— Start INPUT ROWS —

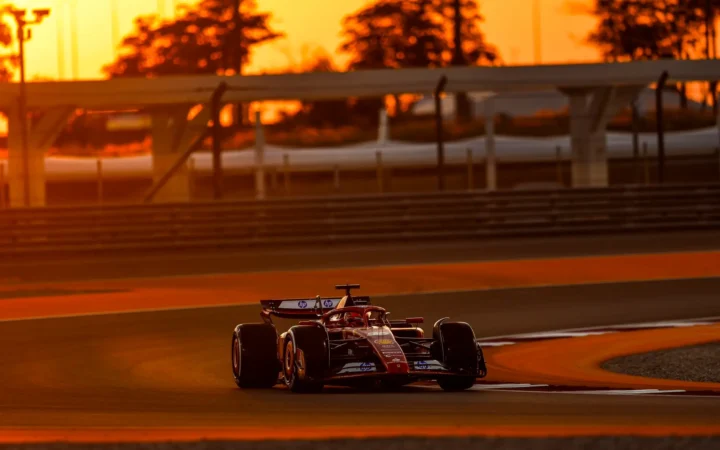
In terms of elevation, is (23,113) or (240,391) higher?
(23,113)

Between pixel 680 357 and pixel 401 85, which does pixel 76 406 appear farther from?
pixel 401 85

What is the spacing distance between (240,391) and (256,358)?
Answer: 30 cm

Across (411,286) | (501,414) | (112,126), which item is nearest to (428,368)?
(501,414)

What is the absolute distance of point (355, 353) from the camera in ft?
33.4

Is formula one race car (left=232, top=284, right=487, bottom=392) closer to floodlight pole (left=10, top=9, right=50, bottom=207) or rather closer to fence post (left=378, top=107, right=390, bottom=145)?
floodlight pole (left=10, top=9, right=50, bottom=207)

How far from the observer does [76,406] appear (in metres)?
9.35

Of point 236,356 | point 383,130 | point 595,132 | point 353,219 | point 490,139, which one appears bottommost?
point 236,356

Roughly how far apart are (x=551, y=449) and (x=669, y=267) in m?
15.0

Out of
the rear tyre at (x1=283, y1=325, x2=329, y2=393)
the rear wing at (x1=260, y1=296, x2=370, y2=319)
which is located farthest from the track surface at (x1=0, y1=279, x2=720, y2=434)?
the rear wing at (x1=260, y1=296, x2=370, y2=319)

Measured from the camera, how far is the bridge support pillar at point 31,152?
25.0 metres

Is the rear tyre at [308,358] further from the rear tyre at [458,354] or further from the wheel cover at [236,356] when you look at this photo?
the rear tyre at [458,354]

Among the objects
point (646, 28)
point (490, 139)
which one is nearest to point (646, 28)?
point (646, 28)

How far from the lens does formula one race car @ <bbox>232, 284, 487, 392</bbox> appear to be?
9.89 m

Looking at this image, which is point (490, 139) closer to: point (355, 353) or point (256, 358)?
point (256, 358)
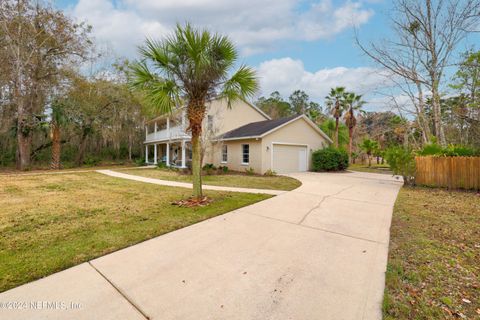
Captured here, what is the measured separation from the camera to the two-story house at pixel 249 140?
14.6 metres

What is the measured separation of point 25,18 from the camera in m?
15.3

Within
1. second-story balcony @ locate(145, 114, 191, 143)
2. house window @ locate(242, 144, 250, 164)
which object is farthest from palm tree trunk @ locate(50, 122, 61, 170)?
house window @ locate(242, 144, 250, 164)

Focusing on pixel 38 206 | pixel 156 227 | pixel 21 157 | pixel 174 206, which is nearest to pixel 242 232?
pixel 156 227

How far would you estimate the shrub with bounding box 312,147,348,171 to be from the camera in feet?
53.5

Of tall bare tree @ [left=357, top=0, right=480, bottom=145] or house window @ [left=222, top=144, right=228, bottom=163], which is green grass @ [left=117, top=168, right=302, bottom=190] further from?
tall bare tree @ [left=357, top=0, right=480, bottom=145]

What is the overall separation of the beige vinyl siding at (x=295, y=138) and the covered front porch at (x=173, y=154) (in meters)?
5.84

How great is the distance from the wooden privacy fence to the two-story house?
766 cm

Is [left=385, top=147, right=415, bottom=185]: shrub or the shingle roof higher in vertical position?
the shingle roof

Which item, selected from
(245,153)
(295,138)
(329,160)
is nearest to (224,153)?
(245,153)

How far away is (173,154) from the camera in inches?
889

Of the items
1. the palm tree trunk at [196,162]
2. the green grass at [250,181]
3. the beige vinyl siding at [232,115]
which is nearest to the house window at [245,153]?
the beige vinyl siding at [232,115]

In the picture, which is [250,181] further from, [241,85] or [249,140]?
[241,85]

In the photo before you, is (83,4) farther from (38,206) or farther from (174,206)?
(174,206)

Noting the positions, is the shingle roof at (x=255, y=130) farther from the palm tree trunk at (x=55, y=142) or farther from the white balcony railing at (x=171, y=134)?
the palm tree trunk at (x=55, y=142)
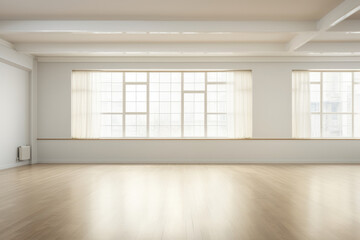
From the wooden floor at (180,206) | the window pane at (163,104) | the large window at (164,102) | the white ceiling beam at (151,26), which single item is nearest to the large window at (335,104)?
the large window at (164,102)

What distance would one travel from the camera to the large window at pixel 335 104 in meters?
11.7

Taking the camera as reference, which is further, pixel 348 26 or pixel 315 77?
pixel 315 77

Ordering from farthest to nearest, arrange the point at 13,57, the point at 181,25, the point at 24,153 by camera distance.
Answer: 1. the point at 24,153
2. the point at 13,57
3. the point at 181,25

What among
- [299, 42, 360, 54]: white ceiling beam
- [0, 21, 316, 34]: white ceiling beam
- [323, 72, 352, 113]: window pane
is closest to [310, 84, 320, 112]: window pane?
[323, 72, 352, 113]: window pane

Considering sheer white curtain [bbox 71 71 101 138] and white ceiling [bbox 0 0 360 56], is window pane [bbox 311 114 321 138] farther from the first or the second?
sheer white curtain [bbox 71 71 101 138]

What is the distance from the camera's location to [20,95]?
10.6 m

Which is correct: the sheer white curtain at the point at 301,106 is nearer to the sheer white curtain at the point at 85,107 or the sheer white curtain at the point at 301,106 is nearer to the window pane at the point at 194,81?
the window pane at the point at 194,81

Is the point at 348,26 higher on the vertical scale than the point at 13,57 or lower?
higher

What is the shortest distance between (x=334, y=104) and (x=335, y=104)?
3 cm

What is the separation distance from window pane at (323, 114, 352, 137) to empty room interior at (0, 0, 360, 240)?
0.05 meters

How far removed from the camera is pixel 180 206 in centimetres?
493

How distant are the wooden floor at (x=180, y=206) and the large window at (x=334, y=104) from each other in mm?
3577

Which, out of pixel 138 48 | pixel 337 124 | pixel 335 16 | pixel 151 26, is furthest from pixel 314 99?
pixel 151 26

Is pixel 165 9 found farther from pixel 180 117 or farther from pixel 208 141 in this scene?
pixel 208 141
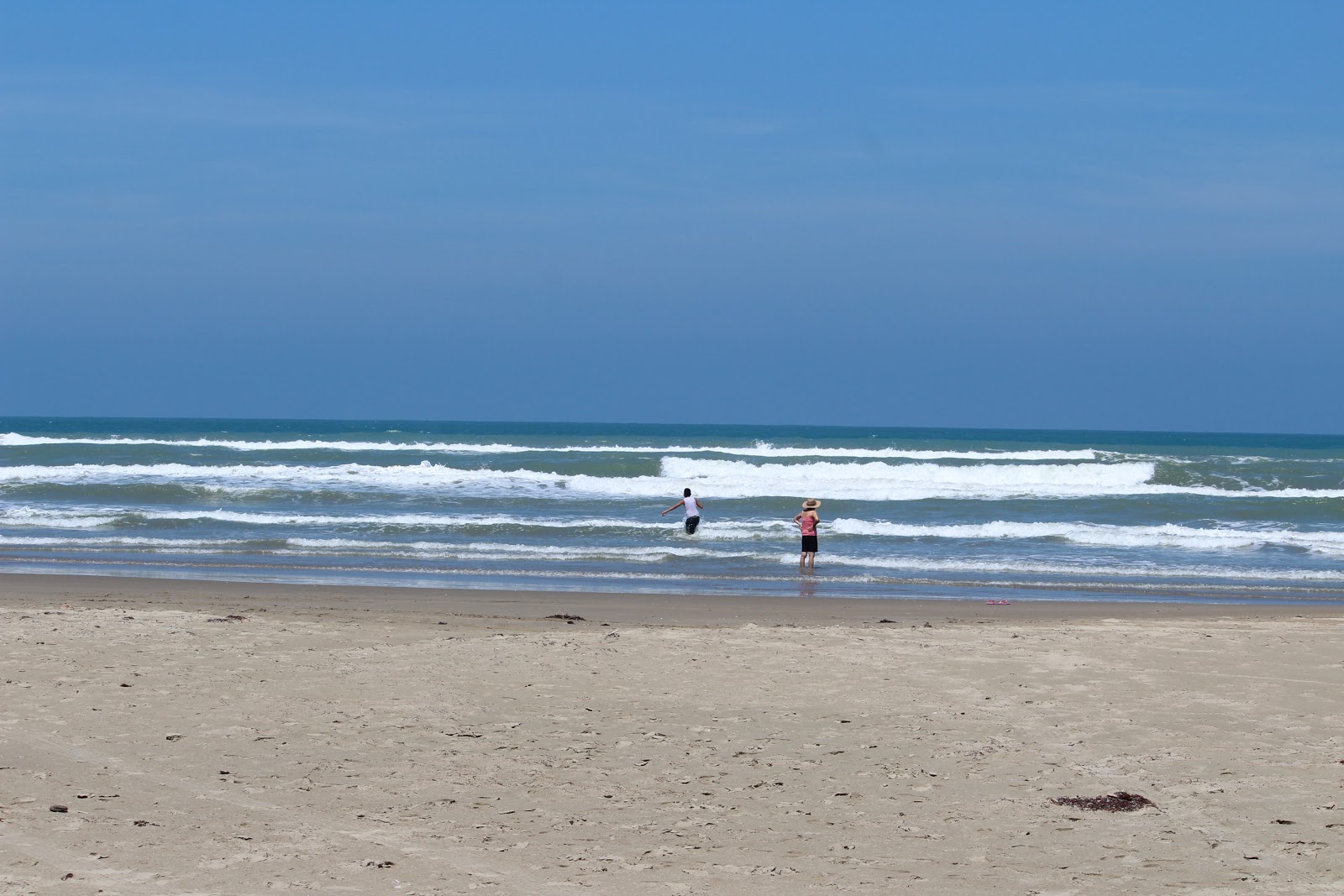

— End INPUT ROWS —

- [TASK STATEMENT]:
Recast the rows as a two-column CSV with the headers "text" and "answer", starting with the line that contains "What is the separation" and going on through the end of the rows. Give one CSV line per row, with each field in quotation marks and any line breaks turned into spaces, and leave the pictures out.

- [REPLY]:
text,answer
"What is the separation distance from window pane at (323, 114, 352, 137) to empty room interior at (0, 0, 360, 240)?","0.05 meters"
"How far removed from the camera is pixel 180 206 in centimetres?","493"
"How distant are the wooden floor at (x=180, y=206) and the large window at (x=334, y=104) from each other in mm?","3577"
"Which, out of pixel 138 48 | pixel 337 124 | pixel 335 16 | pixel 151 26, is furthest from pixel 314 99?","pixel 151 26"
"Is pixel 165 9 found farther from pixel 180 117 or farther from pixel 208 141 in this scene?","pixel 208 141"